◆ **Instructions for the task**
Answer these three questions from the excerpt on insurer liability below:
1. What must exist between the insured and the defendant for a suit for breach of the implied covenant of good faith?
2. Which California Insurance Code provision is cited for the statutory duties imposed on insurance companies?
3. Which entity issued the Commercial Inland Marine Insurance Policy to Plaintiff?

To sue for breach of implied covenant of good faith, there must be privity of contract between the insured and the defendant. Cal. Ins. Code § 11783(a); Gruenberg v. Aetna Ins. Co., 9 Cal 3d 566, 576, 108 Cal. Rptr. 480, 510 P.2d 1032 (1973). See Waller v. Truck Ins. Exch., Inc., 11 Cal. 4th 1, 36, 44 Cal. Rptr. 2d 370, 900 P.2d 619 (1995) (“It is clear that if there is no. . .[coverage under the policy], there can be no action for breach of the implied covenant of good faith and fair dealing because the covenant is based on the contractual relationship between the insured and the insurer.”).

Liability for bad faith may also be imposed on a person or entity shown to be a corporate insurer’s “alter ego.” Holley v. Crank, 400 F.3d 667, 674 (9th Cir. 2005). Two elements must be established for piercing the corporate veil: “(1) that there [*11]  be such unity of interest and ownership that the separate personalities of the corporation and the individual no longer exist and (2) that, if the acts are treated as those of the corporation alone, an inequitable result will follow.” Mesler v. Bragg Mgmt. Co., 39 Cal. 3d 290, 300, 216 Cal. Rptr. 443, 702 P.2d 601 (1985); Wady v. Provident Life & Acc. Ins. Co. of America, 216 F. Supp. 2d 1060, 1068 (C.D. Cal. 2002).

Insurance “Bad Faith” is one theory of extracontractual liability commonly invoked by insured Plaintiffs. See, e.g., Foley v. Interactive Data Corp., 47 Cal. 3d 654, 684-85, 254 Cal. Rptr. 211, 765 P.2d 373 (1988). Again, persons other than the insurer (e.g., the insurer’s agents and employees) cannot be sued for breach of the insurance policy or an implied covenant, but they may be sued for independent torts. Bock, 225 Cal. App. 4th at 228. Plaintiffs can also invoke statutory duties imposed on insurance companies to pursue extracontractual relief. Cal. Ins. Code § 790, et seq. However, for the statutory duties to give rise to a claim, Travelers must be Plaintiff’s “insurer.” See Truck Ins. Exch. v. Amoco Corp., 35 Cal. App. 4th 814, 826, 41 Cal. Rptr. 2d 551 (1995).

Here, Travelers cannot be vicariously liable for breach of contract or breach of the implied covenant of good faith and fair dealing unless Travelers can be considered Plaintiff’s insurer on an equitable basis–i.e., Travelers is found to be the alter ego of its subsidiary. In addition, Travelers can only be liable for the tort of fraudulent concealment if it directly participated in creating the conditions that caused the [*12]  alleged injury to Plaintiff or if it would otherwise be liable as principal under an agency theory of liability.

 

  1. Sufficiency of Allegations for Direct Liability

It is undisputed that Travelers Property Casualty Company of America and not The Travelers Companies, Inc., issued the Commercial Inland Marine Insurance Policy, Policy No. QT-660-2D68263-TIL-13, to Plaintiff for the relevant policy period. (SUF 1.) It is also undisputed that Plaintiff presented its claim to Property, and Property is the entity that denied the claim. (SUF 6-7.) The express terms of the Policy identify Travelers Property as the issuing entity. (See Policy.) Defendant is not a party to that contract under its clear terms. It is a longstanding principle that judicial acceptance of an attempt to substitute new parties to an insurance policy, where there is no underlying agreement to that effect, amounts to the court’s making a new contract. Cantlay v. Olds & Stoller Inter-Exchange, 119 Cal. App. 605, 614, 7 P.2d 395 (1932). The Court will not, therefore, substitute Property for Travelers merely because Travelers is Property’s corporate parent. Accordingly, any claim stemming from the contractual relationship created by the Policy can only be brought against Property.

◆ **Dataset extract**
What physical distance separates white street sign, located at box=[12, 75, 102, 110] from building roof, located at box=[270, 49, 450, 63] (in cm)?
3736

◆ **Problem solution**
1. Privity of contract.
2. Cal. Ins. Code § 790, et seq.
3. Travelers Property Casualty Company of America.